Juliane Nascimento, de 20 anos, Glaucia Maciel, de 18, Guilbert Vilela, de 19, Jéssica Oliveira, de 19, e Lucas Freitas, de 20, tocam de Mozart a Pixinguinha e o coração de quem passa por eles durante as apresentações.

— A música é uma fuga da nossa realidade, que é bem complicada, porque na comunidade em que moramos vemos violência e quase nenhum apoio à cultura — diz Glaucia, que começou a estudar violino aos 14 anos num projeto social da Light, já encerrado. — Meu sonho é fazer um solo no Teatro Municipal do Rio de Janeiro.

Lucas está terminando o ensino médio, e Jéssica faz faculdade de Música na UFRJ. Egressa do projeto Cartola, na Mangueira, já extinto, Juliane passou nas provas de aptidão da UniRio e da UFRJ, assim como Glaucia e Guilbert.

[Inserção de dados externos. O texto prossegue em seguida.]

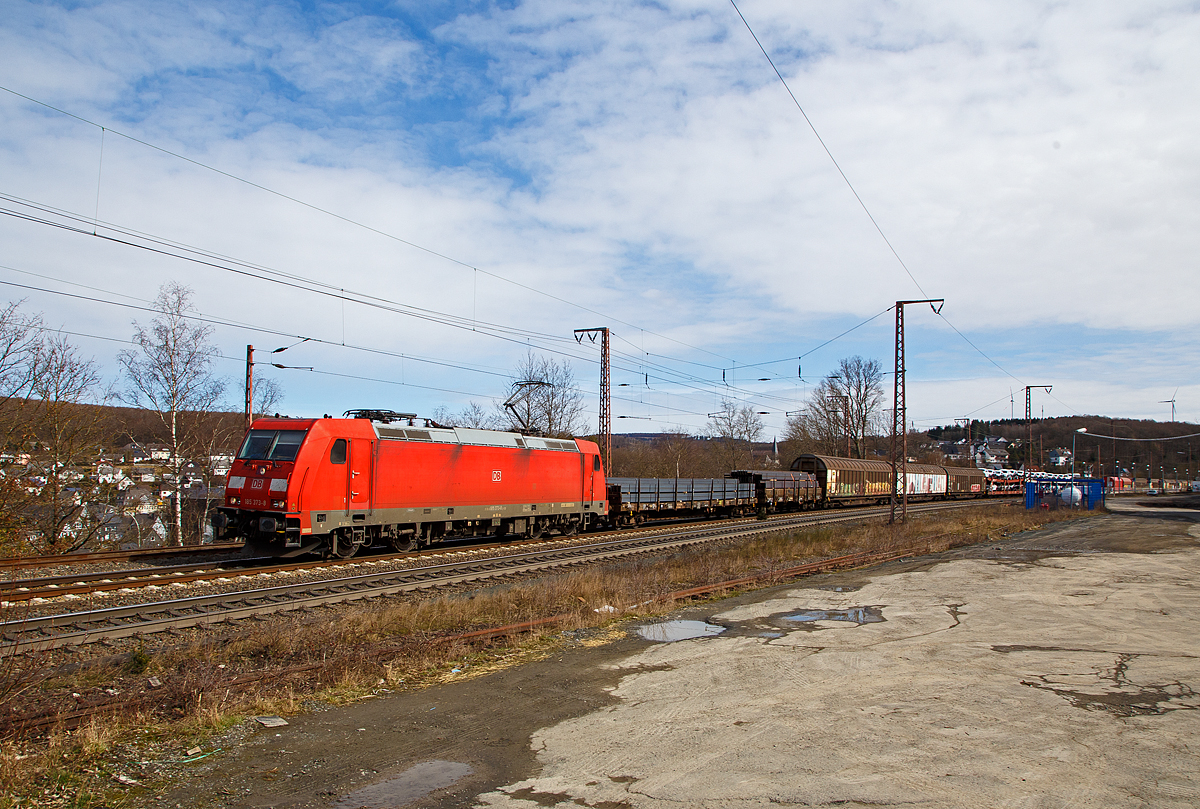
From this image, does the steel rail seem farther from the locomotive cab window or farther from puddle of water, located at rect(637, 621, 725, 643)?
puddle of water, located at rect(637, 621, 725, 643)

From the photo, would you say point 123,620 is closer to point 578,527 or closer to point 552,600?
point 552,600

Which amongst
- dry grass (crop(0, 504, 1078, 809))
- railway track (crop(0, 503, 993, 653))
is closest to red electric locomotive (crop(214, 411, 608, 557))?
railway track (crop(0, 503, 993, 653))

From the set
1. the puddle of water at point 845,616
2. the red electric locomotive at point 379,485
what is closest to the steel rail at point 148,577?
the red electric locomotive at point 379,485

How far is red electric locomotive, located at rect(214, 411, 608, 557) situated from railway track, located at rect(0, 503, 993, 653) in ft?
6.40

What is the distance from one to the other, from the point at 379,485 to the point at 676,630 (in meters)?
9.65

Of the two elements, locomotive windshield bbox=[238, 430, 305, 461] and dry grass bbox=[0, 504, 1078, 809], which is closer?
dry grass bbox=[0, 504, 1078, 809]

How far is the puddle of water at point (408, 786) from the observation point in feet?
15.2

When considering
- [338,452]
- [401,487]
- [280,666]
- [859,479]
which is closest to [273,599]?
[280,666]

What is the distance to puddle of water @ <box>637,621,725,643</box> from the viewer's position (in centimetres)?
982

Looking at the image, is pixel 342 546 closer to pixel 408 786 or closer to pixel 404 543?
pixel 404 543

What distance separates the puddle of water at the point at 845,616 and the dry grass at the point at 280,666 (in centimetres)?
219

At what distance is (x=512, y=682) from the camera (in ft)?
25.0

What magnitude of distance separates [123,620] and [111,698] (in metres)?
4.32

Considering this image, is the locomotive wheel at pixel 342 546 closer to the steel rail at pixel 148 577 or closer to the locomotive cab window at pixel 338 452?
the steel rail at pixel 148 577
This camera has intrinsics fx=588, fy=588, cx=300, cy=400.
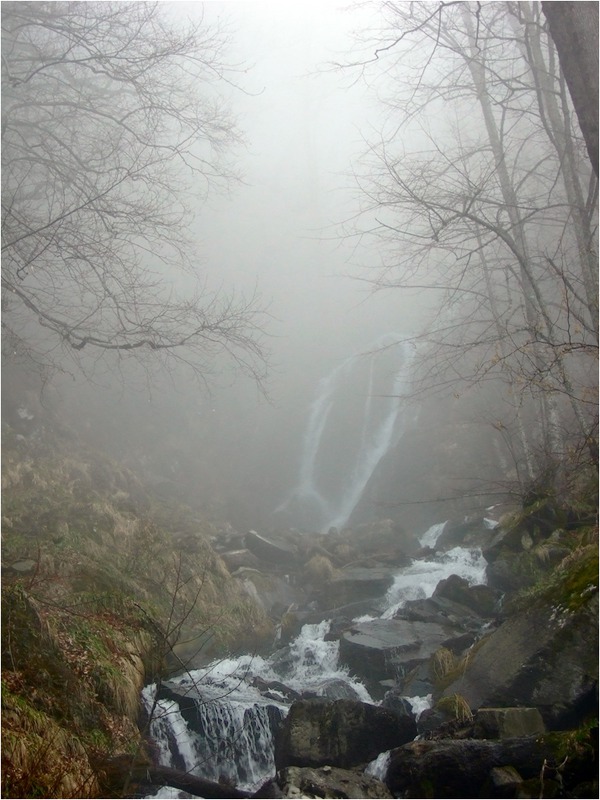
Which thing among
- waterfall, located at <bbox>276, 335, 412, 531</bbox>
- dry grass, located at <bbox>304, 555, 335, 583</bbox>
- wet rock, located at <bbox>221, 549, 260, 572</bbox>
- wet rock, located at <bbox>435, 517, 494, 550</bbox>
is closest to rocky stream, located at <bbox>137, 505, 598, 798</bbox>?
dry grass, located at <bbox>304, 555, 335, 583</bbox>

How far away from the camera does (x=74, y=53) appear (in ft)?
23.7

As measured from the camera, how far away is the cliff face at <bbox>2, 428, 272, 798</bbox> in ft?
12.8

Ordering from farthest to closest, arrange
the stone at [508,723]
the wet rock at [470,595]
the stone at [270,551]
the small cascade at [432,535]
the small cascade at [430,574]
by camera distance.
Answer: the small cascade at [432,535] < the stone at [270,551] < the small cascade at [430,574] < the wet rock at [470,595] < the stone at [508,723]

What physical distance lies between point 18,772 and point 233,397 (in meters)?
22.0

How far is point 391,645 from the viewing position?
7406 millimetres

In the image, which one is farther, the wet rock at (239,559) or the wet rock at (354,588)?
the wet rock at (239,559)

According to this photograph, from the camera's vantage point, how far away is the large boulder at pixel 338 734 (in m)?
4.89

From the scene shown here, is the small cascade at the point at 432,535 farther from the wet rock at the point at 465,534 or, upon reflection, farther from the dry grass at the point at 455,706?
the dry grass at the point at 455,706

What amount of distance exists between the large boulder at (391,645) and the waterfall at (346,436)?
10279 mm

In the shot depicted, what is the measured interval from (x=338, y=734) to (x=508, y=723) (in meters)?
1.54

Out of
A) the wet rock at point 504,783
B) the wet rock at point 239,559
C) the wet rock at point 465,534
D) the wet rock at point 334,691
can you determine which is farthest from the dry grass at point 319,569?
the wet rock at point 504,783

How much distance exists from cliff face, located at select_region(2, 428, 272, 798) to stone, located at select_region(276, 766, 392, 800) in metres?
1.23

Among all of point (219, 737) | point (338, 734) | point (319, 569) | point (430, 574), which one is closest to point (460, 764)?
point (338, 734)

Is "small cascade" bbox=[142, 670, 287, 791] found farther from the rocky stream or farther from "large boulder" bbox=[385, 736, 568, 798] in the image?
"large boulder" bbox=[385, 736, 568, 798]
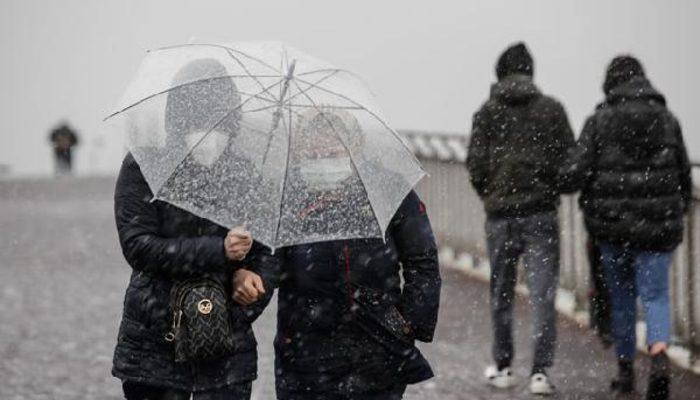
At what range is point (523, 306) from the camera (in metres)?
10.4

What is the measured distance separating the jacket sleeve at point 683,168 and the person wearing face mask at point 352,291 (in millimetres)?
2841

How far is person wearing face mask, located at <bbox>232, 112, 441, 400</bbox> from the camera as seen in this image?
14.3ft

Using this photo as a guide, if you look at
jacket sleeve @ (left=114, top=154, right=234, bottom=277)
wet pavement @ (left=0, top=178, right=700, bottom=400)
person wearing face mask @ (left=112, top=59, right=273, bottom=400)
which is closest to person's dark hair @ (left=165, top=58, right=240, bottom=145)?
person wearing face mask @ (left=112, top=59, right=273, bottom=400)

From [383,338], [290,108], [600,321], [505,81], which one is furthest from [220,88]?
[600,321]

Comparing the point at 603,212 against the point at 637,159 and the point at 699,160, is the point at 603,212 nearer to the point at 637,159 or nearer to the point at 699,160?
the point at 637,159

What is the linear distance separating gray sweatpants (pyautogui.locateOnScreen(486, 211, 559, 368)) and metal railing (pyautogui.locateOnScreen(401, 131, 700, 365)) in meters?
1.25

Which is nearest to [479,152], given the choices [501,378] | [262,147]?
[501,378]

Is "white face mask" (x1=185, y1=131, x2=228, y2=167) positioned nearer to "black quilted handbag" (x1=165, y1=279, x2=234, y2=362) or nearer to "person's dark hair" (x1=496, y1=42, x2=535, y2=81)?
→ "black quilted handbag" (x1=165, y1=279, x2=234, y2=362)

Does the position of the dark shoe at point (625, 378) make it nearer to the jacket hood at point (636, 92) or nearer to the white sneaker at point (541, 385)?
the white sneaker at point (541, 385)

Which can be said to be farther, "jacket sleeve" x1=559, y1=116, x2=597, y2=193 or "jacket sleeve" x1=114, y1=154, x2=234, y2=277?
"jacket sleeve" x1=559, y1=116, x2=597, y2=193

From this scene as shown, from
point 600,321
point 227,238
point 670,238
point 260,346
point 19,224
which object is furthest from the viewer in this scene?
point 19,224

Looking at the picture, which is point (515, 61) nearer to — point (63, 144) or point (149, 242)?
point (149, 242)

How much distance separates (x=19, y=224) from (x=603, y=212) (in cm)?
1344

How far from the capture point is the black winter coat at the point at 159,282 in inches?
167
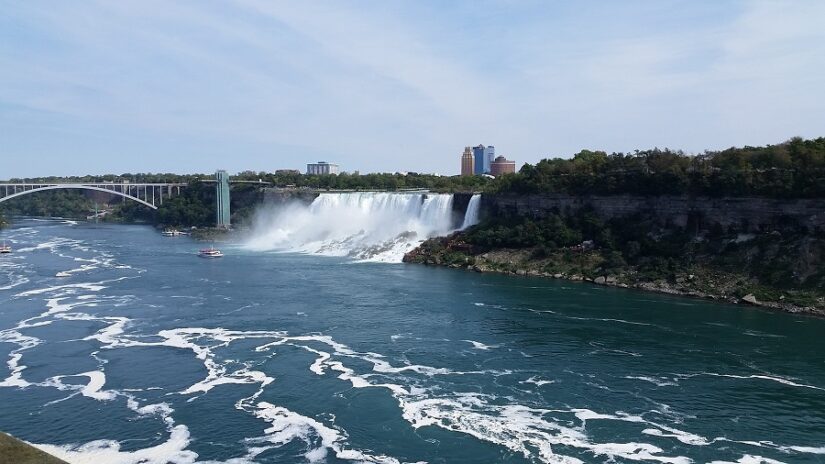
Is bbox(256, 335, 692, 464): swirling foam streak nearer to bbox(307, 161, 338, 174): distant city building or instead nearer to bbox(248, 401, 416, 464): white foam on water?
bbox(248, 401, 416, 464): white foam on water

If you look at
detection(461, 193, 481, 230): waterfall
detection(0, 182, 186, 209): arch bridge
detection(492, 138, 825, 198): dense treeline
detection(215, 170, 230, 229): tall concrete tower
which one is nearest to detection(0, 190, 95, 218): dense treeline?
detection(0, 182, 186, 209): arch bridge

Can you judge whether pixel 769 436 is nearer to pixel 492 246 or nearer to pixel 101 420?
pixel 101 420

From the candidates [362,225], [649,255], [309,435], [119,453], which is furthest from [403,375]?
[362,225]

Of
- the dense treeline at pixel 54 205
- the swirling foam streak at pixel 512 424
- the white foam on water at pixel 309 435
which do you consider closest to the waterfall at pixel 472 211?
the swirling foam streak at pixel 512 424

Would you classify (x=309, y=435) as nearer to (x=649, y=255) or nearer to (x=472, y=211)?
(x=649, y=255)

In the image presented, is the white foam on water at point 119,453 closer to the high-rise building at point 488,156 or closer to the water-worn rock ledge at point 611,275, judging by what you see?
the water-worn rock ledge at point 611,275

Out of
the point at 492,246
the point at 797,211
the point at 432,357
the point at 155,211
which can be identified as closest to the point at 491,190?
the point at 492,246
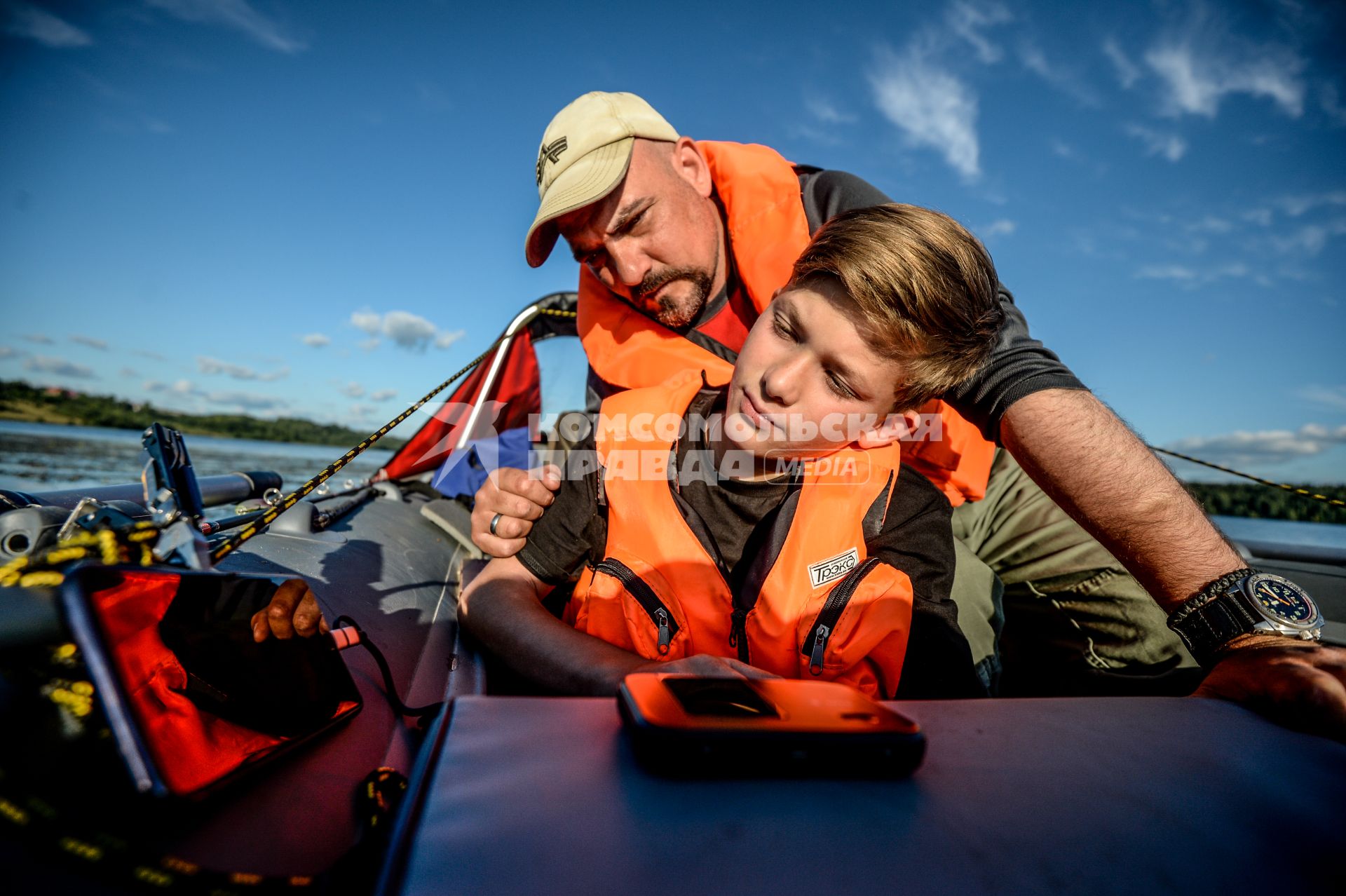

Eles agora esperam o resultado do Enem. Enquanto isso, ensaiam cerca de quatro horas por dia com instrumentos emprestados dos projetos sociais que frequentavam. E ainda sob a tutela do professor Marco Lavigne, que segue dando aulas gratuitas aos jovens.

— A música é uma forma de ascensão social e uma perspectiva de vida para eles — diz Marco.

A atenção que o grupo recebeu de um total desconhecido foi definitiva na decisão de perseverar. Em novembro, a Orquestra de Rua foi convidada a se apresentar no Refettorio Gastromotiva (que oferece jantar a moradores de rua), na Lapa, num evento pilotado pelo chef indiano Gaggan Anand, dono do sétimo melhor restaurante do mundo, segundo a revista britânica Restaurant. Encantado com a história dos jovens, Gaggan os levou para tocar em um jantar de gala no Lasai, em Botafogo. Pagou US$ 200 e uma pizza para cada um. Depois, Marina Hirsch, sócia do Zuka, no Leblon, os convidou para um show em frente ao restaurante. E criou uma campanha de financiamento coletivo on-line para ajudá-los a comprar violinos profissionais:

— Uma história como a deles é emocionante.